Fascina, no entanto, a natureza dos corpos que expõe.
Diferentemente de Elio e Oliver, Susie e Sara são mais dispositivos do que personagens. Sequer sabemos quem são, não importa o que sentem, protagonistas de um plano maior que conhecemos logo no início e que têm na narrativa o mesmo papel que têm na dança, satisfazer ideias e ideais do grupo que as controla. Susie não hesita em emprestar seu corpo, e chega a ser impressionante como Guadagnino consegue criar sensualidade em sua figura quase estéril e inerentemente ligada à destruição daqueles à sua volta. Na celebrada cena onde ela tortura outra dançarina com sua performance, todas essas técnicas e temas se encontram, o espaço se confunde (os rostos cheios de prazer das chefonas parecem olhar pra ela e pra outra menina ao mesmo tempo) e o ato se torna uma coisa só: não o que acontece, nem o que vemos, mas a importância do movimento e da submissão do indivíduo. O efeito é perturbador na mesma medida que puxa nossa atenção, uma expressão artística brutal e irresistível, que se satisfaz junto à nossa recepção da cena.

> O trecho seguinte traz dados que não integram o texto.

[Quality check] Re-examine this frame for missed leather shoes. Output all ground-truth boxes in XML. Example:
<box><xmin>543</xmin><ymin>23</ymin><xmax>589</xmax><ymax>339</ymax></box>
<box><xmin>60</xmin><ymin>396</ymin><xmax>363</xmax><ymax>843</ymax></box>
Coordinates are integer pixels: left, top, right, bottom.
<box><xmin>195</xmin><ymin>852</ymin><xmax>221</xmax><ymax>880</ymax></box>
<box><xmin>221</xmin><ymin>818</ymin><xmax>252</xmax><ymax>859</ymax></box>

Logo, é um filme que se desfaz de humanidade em prol de seus exageros, representados pelos costumes das bruxas, algo que torna o subtexto relacionado à segunda guerra um complemento quase perfeito. Ao se recusar a se curvar à mesma culpa que tomou conta da Alemanha nos anos 70 (onde o filme se passa), as bruxas pensam apenas em conservar suas essências - e corpos - sem qualquer juízo de valor. Quando parece repensar tudo - talvez por amor -, a Madame Blanc de Tilda Swinton expõe o que restava de individualidade nela e talvez em todo o covil, mas logo encontra um fim tão indefinido quanto a maneira do filme em apresentar suas imagens: morta, mas ainda viva.
O festim final, então, é a coroação de toda essa construção técnica e temática: a câmera perde uns 20fps, o vermelho estoura e a iluminação cai, os cortes se complementam em apresentar o espaço, mas mesmo em união falham - propositalmente - em racionalizar o que visualizamos… porque não há racionalização, há apenas uma necessidade irrefreável de seguir uma crença que ninguém sabia, ou sequer julgava, realmente querer seguir. De maneira metafísica, a própria Susie é destruída por conta de uma revelação imprevisível, em uma cena que deve encher os olhos de amantes do gore e confundir ainda mais quem passou as últimas duas horas já confuso. O crítico Matt Goldberg teoriza que a transformação de Susie seja tanto uma libertação de sua sexualidade reprimida como possua uma natureza messiânica, purificando o que havia de abuso de poder no covil.
Não sei se Dakota Johnson, que carrega uma carga sexual pré-estabelecida em “50 Tons de Cinza” (que soa como um conto de fadas perto disso), era a atriz certa para viver Susie. Sua dificuldade em expressar emoções e intenções combina com o papel da personagem, mas diminui o poder da transformação e até suga sugestões que poderiam tornar a experiência toda ainda mais incomoda. O restante do elenco existe sob o mesmo ar, reprimidos pela mise-en-scène e servindo a ela, enquanto Tilda brilha em dois papéis diferentes. Seria ela o mais próximo de um ser humano que assistimos, em ambas suas formas? Se sim, imagino o quanto a percepção acerca dela pode mudar o filme em uma revisita.